The procedure involves inserting a very thin needle — significantly thinner than the needles used for blood draws — into the nodule, usually guided by real-time ultrasound imaging. A small sample of cells is drawn out, placed on glass slides, stained, and reviewed.
It sounds more complicated than it actually feels.
Who Needs an FNAC of the Thyroid?
Not every thyroid nodule requires an FNAC. Doctors typically recommend this test based on a combination of factors:
Size of the nodule: Nodules larger than 1–1.5 cm on ultrasound generally warrant further investigation.
Ultrasound characteristics: Certain features — like irregular borders, calcifications, increased blood flow within the nodule, or a taller-than-wide shape — raise suspicion and push toward FNAC.
Clinical symptoms: If you’re experiencing hoarseness, difficulty swallowing, rapid growth of the lump, or enlarged lymph nodes in your neck, your doctor will want to investigate further.
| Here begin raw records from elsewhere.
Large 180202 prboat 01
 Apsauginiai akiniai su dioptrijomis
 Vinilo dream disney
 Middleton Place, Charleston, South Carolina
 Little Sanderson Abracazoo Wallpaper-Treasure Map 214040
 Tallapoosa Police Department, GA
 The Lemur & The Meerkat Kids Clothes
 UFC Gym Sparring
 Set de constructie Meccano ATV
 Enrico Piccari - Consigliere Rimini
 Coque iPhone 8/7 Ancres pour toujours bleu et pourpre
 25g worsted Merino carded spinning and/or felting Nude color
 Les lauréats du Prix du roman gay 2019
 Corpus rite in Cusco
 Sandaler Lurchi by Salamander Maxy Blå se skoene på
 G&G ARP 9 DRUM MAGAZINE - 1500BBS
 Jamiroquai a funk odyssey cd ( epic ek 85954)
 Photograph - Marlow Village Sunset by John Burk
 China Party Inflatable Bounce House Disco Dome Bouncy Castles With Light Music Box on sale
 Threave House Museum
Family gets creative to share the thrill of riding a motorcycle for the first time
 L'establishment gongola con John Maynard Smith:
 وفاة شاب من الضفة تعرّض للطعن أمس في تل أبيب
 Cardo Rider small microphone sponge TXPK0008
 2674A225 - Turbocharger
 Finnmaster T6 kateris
Family history: A personal or family history of thyroid cancer or certain genetic syndromes (like MEN2 or familial adenomatous polyposis) increases your risk and may lower the threshold for recommending FNAC.
Abnormal blood tests: If your TSH (thyroid-stimulating hormone) levels are off, especially on the lower end, further investigation is often needed.
Your endocrinologist or radiologist will use a standardized classification system — the most widely used being the TI-RADS (Thyroid Imaging Reporting and Data System) — to decide whether FNAC is truly necessary or whether watchful waiting is appropriate.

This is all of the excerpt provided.